Zu den haftungsgegenständlichen Abgaben wurde Folgendes ausgeführt:
Lohnabgaben 2008 - 2011: Die Nachforderung habe sich durch eine nach der Konkurseröffnung durchgeführten Außenprüfung ergeben. Es sei mangels Vorlage von Unterlagen zu einer Schätzung gekommen. Der Beschwerdeführer sei bei der Prüfung nicht involviert gewesen und hätte mangels Unterlagen auch kein Rechtsmittel ergreifen können.
Umsatzsteuer 2, 5 und 7/2011: Mangels Vorlage von Unterlagen könne der Beschwerdeführer den Nachweis der Gläubigergleichbehandlung nicht erbringen. Er könne auch keinen Liquiditätsstatus zu den einzelnen Fälligkeitstagen erstellen. Da er für die buchhalterischen Belange nicht zuständig gewesen sei, könne ihm das Fehlen der Unterlagen nicht vorgeworfen werden.
Ein Finanzstrafverfahren gegen den Beschwerdeführer sei eingestellt worden. Dies sei darauf zurückzuführen, dass der Beschwerdeführer mit Lohnverrechnung und Buchhaltung nicht befasst gewesen sei.
Aus den vorgelegten Unterlagen würde sich zweifelsfrei ergeben, dass die wirtschaftlichen Entscheidungen, die Führung der Bücher und der Lohnverrechnung sowie sämtliche abgabenrechtliche Verpflichtungen vom späteren handelsrechtlichen Geschäftsführer ***GF2*** wahrgenommen worden seien. Aufgrund der Aufgabentrennung könne der Beschwerdeführer nicht zur Haftung herangezogen werden.
Dem Schriftsatz beigelegt wurden ein Schreiben von ***GF2*** vom , Seite 1 des Schreibens des Masseverwalters vom , 1. Bericht des Masseverwalters vom , Schreiben der ***BankZ*** vom und das Erkenntnis des Spruchsenates vom jeweils in Kopie.

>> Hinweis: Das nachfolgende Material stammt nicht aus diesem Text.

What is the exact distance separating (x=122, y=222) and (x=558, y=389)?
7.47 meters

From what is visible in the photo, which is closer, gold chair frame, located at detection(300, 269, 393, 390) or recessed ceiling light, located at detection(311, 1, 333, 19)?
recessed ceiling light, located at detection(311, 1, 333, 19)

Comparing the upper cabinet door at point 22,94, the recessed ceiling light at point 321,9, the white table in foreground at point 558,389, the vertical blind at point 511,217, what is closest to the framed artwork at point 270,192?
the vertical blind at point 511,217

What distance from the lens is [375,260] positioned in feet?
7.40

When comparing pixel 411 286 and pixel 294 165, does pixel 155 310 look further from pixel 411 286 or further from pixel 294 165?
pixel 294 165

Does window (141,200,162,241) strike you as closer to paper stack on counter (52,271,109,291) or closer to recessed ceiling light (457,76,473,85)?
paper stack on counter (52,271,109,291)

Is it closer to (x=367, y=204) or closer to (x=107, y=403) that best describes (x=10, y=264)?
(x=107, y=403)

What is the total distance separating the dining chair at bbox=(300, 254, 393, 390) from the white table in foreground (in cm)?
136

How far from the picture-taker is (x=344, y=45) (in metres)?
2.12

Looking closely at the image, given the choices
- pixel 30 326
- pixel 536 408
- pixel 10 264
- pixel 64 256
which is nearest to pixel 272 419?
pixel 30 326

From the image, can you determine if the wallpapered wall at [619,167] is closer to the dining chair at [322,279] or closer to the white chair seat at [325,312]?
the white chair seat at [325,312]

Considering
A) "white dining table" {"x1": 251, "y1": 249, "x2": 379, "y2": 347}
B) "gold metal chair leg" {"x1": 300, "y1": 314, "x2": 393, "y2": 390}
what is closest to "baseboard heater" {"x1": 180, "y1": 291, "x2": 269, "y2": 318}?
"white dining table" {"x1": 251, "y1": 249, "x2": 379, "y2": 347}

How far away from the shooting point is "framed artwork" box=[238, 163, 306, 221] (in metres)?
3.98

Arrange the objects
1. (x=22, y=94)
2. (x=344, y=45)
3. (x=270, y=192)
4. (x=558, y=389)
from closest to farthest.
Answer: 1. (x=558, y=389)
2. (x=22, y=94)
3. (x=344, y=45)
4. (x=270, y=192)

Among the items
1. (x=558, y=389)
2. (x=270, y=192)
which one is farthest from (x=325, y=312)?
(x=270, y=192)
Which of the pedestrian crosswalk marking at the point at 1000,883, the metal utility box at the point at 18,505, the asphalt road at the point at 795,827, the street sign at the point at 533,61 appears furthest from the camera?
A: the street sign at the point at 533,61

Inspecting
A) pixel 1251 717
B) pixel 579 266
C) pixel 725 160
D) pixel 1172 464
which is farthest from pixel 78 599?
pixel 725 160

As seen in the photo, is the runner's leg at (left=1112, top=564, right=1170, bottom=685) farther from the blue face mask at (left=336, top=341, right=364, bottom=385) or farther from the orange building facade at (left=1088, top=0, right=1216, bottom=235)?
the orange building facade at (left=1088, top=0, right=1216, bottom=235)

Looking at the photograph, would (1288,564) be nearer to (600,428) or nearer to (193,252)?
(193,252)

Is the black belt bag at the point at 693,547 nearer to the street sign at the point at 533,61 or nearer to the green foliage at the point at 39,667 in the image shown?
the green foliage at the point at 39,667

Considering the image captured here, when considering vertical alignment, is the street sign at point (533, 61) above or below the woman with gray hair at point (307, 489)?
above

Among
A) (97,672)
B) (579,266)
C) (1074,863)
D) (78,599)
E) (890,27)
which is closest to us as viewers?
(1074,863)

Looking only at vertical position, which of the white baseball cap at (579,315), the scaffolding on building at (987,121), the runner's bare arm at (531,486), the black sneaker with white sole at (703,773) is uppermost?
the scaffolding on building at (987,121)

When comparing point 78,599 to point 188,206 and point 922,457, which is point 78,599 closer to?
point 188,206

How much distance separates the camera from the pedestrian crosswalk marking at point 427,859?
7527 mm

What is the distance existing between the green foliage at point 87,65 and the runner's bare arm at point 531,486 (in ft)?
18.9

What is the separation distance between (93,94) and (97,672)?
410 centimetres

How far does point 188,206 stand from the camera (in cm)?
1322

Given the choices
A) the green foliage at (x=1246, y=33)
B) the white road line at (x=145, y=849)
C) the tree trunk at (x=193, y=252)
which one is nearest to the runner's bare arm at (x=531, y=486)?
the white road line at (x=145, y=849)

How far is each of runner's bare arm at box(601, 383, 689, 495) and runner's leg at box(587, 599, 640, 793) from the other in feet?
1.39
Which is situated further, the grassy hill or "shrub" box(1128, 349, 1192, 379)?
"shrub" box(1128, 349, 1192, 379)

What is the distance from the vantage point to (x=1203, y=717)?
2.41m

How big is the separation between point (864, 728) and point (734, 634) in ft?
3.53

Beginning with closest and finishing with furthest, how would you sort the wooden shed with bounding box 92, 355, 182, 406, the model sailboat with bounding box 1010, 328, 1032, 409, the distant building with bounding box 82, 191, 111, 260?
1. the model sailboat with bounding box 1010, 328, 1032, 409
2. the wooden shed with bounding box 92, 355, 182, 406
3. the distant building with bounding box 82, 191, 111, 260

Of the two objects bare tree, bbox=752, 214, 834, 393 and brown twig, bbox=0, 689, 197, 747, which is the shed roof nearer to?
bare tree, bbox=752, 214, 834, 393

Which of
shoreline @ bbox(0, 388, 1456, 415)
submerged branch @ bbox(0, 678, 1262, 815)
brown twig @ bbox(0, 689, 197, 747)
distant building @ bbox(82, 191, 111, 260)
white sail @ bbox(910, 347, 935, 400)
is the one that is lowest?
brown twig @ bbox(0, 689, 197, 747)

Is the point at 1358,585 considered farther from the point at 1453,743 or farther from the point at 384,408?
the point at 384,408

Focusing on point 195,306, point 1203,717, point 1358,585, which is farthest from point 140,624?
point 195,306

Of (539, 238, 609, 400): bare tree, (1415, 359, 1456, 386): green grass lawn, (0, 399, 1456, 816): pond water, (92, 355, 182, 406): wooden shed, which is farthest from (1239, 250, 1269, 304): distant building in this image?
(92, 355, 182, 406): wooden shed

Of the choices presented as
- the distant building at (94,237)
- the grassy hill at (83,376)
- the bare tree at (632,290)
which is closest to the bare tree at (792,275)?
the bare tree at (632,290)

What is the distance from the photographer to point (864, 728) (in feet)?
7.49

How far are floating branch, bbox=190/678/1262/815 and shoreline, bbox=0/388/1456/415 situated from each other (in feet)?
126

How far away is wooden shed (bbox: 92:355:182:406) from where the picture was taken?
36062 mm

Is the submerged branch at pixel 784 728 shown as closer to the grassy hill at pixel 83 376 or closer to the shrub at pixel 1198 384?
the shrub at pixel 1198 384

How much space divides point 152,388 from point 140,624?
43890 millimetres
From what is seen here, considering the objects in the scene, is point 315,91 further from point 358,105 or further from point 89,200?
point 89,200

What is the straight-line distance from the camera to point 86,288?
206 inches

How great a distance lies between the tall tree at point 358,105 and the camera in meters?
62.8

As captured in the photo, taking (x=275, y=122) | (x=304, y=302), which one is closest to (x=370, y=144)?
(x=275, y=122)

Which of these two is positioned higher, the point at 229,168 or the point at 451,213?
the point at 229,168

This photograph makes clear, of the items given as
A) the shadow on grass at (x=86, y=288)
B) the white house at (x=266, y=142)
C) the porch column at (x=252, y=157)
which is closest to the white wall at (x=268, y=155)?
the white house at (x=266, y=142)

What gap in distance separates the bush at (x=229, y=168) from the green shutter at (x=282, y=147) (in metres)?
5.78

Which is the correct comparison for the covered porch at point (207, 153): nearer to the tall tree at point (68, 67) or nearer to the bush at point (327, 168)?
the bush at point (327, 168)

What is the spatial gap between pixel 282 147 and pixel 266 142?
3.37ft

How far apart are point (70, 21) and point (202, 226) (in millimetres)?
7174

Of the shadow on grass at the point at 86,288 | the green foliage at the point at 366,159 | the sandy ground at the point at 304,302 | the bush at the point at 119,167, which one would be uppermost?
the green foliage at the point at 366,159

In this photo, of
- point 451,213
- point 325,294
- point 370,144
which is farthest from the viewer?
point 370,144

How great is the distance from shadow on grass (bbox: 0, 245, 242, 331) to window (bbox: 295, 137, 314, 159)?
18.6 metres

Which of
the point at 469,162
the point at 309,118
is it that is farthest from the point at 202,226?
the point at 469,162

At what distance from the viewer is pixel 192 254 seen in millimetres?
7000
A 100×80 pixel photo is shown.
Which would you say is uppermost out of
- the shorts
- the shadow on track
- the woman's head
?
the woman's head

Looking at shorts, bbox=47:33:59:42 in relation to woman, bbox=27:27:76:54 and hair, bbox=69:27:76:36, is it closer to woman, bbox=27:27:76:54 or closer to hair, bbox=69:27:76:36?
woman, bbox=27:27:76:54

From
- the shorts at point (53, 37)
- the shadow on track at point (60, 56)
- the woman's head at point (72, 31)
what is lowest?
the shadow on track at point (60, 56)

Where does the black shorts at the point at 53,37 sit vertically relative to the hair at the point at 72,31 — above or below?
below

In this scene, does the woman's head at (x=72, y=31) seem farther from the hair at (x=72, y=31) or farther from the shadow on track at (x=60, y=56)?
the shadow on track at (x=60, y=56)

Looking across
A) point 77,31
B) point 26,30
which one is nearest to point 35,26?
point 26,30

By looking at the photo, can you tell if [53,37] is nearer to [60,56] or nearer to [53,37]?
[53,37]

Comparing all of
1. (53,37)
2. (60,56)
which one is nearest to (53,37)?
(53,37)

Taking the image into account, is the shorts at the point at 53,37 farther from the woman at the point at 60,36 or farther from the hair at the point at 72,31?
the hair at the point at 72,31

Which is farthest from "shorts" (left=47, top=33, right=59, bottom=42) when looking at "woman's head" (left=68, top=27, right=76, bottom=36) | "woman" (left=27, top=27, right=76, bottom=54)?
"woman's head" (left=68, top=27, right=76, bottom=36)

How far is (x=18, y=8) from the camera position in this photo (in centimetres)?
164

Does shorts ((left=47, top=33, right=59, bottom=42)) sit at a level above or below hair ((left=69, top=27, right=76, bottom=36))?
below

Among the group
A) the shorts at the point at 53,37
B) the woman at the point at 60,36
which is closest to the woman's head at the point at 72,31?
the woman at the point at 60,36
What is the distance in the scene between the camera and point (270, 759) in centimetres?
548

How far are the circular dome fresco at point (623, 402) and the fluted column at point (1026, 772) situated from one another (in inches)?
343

Mit Beschwerdevorentscheidung vom wurde die Beschwerde vom als unbegründet abgewiesen. Begründend wurde im Wesentlichen ausgeführt, dass die Uneinbringlichkeit der Abgabenforderung bei der Primärschuldnerin aufgrund des bereits abgeschlossenen Insolvenzverfahrens gegeben sei. Der vorgelegte Nachweis der Kompetenzverteilung (Schreiben von ***GF2*** vom ) sei nicht gültig. Die Aufgabenaufteilung sei im Jahr 2005 schriftlich abgefasst worden, liege nunmehr aber nicht mehr vor. Der steuerliche Vertreter habe mit Mail vom den Wortlaut für eine zu verfassende Kompetenzverteilung vorgegeben. Der Begründung der Beschwerde sei eine Bestätigung mit exakt diesem Wortlaut vom beigelegt worden. Dieser nachträglich verfasste Beweis der Kompetenzverteilung könne keinesfalls einen entlastenden Ersatz für die tatsächlich bereits im Jahr 2005 schriftlich verfasste Aufgabenaufteilung darstellen.
Der mangelnde Zugriff auf die Geschäftsunterlagen habe schon im Vorhin eine Überwachung verhindert und stelle in jedem Fall eine schuldhafte Pflichtverletzung dar. Nach der Rechtsprechung des Verwaltungsgerichthofes sei es jedem Vertreter, der fällige Abgabenschulden der Gesellschaft nicht entrichten könne, schon in Hinblick auf eine mögliche Haftungsinanspruchnahme zumutbar, jene Informationen zu sichern, die ihm im Falle der Inanspruchnahme als Haftungspflichtiger die Darlegung seines pflichtgemäßen Verhaltens ermöglichen.
Bereits im Zeitpunkt des Wechsels des zweiten Geschäftsführers wäre es in der Verantwortung des Beschwerdeführers gelegen, sich über sämtliche Geschäftsunterlagen sowie über die Buchhaltung und Lohnverrechnung einen Überblick zu verschaffen.
Die Bank habe angegeben, dass sie nur Indizien sammeln könne, aber nie mit Sicherheit erkennen könne, und am der Beschwerdeführer an einer Besprechung in der Bank teilgenommen hätte. Somit wäre der Beschwerdeführer nicht außen vor gewesen.
Im Haftungsverfahren sei die Richtigkeit der Abgabenvorschreibung nicht zu erörtern. In Zusammenhang mit der Lohnsteuer werde darauf hingewiesen, dass die Pflichtverletzung schon durch deren Nichtabfuhr gegeben sei.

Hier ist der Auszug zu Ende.